Hier soir, Mme Laurence de Cock, une
historienne censée représenter les Français, lors de l'émission
« Traquenard politique » sur France 2 a demandé au
supplicié s'il était pour qu'on évoque l'image de Saint Louis
rendant la justice sous son chêne. Question intéressante, s'il en
est.
Tout ce qui me reste de l'enseignement
de l'histoire en primaire ce sont les images des personnages du
« roman national ». Nos ancêtres les Gaulois obsédés
par les chutes de ciels, Vercingétorix se rendant à César, Clovis
et le vase de Soissons, Charlemagne récompensant les bons élèves
de son école, Rollon et ses Normands pillards, Godefroy de Bouillon
conquérant Jérusalem, Saint Louis sous son chêne à Vincennes, la
bataille de Crécy, les vicissitudes de Jeanne d'Arc à Chinon,
Orléans et Rouen, Colomb découvrant des emplumés en Amérique,
François 1er et le chevalier Bayard, Bernard Palissy détruisant ses
meubles avec ardeur, la Saint-Barthélémy, le bon roi Henri et sa
poule (au pot), Louis XIII et Richelieu au siège de la Rochelle,
Louis XIV et Versailles, la prise de la Bastille, Napoléon et sa
retraite (de Russie), Les révolutions de l'an 30 et de l'an 48,
Napoléon III et Ferdinand de Lesseps, la guerre Franco-Prussienne,
les poilus dans leurs tranchées, la débâcle de 1940... Je dois en
oublier quelques unes.
Autour des murs se déroulait la frise
illustrée où hauts faits et grands personnages se succédaient
chronologiquement. Élève distrait, je la contemplais souvent plutôt
que d'écouter les discours probablement passionnants de mes
enseignants. Je ne dirai pas que cet enseignement, qu'il fut oral ou
mural m'ait doté d'une profonde culture historique. Était-ce
d'ailleurs son but ? Ne s'agissait-il pas simplement de créer
dans les jeunes esprits une certaine notion de la chronologie ?

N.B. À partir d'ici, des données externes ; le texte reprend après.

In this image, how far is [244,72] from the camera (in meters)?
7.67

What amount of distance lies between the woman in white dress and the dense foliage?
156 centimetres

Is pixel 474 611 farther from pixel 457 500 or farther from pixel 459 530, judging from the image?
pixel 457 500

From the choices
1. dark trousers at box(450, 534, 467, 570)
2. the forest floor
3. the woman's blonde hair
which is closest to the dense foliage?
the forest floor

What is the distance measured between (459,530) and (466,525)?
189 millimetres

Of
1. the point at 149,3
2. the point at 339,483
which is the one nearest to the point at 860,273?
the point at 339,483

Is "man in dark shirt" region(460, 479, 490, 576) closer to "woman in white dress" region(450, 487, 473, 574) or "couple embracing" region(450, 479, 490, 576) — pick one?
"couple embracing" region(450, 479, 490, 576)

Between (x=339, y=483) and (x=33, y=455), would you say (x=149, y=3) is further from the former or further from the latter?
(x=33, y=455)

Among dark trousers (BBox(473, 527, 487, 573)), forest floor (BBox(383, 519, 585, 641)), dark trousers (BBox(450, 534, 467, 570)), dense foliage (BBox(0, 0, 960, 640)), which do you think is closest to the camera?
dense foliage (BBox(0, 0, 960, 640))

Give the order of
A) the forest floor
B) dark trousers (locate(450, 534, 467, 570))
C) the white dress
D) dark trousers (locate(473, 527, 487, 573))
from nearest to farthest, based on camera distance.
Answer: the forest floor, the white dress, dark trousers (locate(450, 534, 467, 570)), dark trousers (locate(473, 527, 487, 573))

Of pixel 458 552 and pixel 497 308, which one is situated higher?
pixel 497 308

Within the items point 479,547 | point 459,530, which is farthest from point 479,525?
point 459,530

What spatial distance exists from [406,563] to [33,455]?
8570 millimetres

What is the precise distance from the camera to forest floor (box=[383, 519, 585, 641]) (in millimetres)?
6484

De leur faire prendre conscience de l'ancienneté de la nation
française, de ses heurs et malheurs ?
Le but de l'enseignement primaire était
alors de doter ses élèves des bases qui leur permettraient
éventuellement d'acquérir d'autres connaissances. Lire, écrire,
compter, se repérer dans le temps. Il ne s'agissait aucunement d'en
faire des Pic de la Mirandole ou de fins analystes des réalités
historiques. Il faut croire que les enfants d'aujourd'hui sont bien
plus intelligents que nous l'étions et que les images d'Épinal du
roman national ne leur suffisent plus, qu'il ont besoin de plus de
profondeur, de « questionner le monde* » pour reprendre
un terme des nouveaux programmes. Ils apprennent des langues,
s'initient aux arts plastiques avant d'étudier l'histoire de l'art,
sont dotés d'une éducation musicale et grâce à cela ils sont 20%
à quitter l'école élémentaire sans savoir ni lire ni compter ni
écrire correctement. Combien seraient à même de relever les
erreurs et allusions de l'immortel « Lycée Papillon » de
Ray Ventura et ses collégiens où il est dit que « Vercingétorix,
né sous Louis-Philippe, battit les Chinois un soir à Roncevaux,
c'est lui qui lança la mode des slips et pour ça mourut sur un
échafaud » ?
A force de vouloir des têtes bien
faites plus que des têtes bien pleines, on se retrouve sans tête ni
savoir. Alors, je répondrai à Mme Laurence de Cock que Louis IX sous son chêne et les autres
permettaient l'établissement d'une chronologie et faute de
« questionner le monde » rendaient les enfants capables de se
repérer dans le temps. Ce qui est mieux que le rien actuel.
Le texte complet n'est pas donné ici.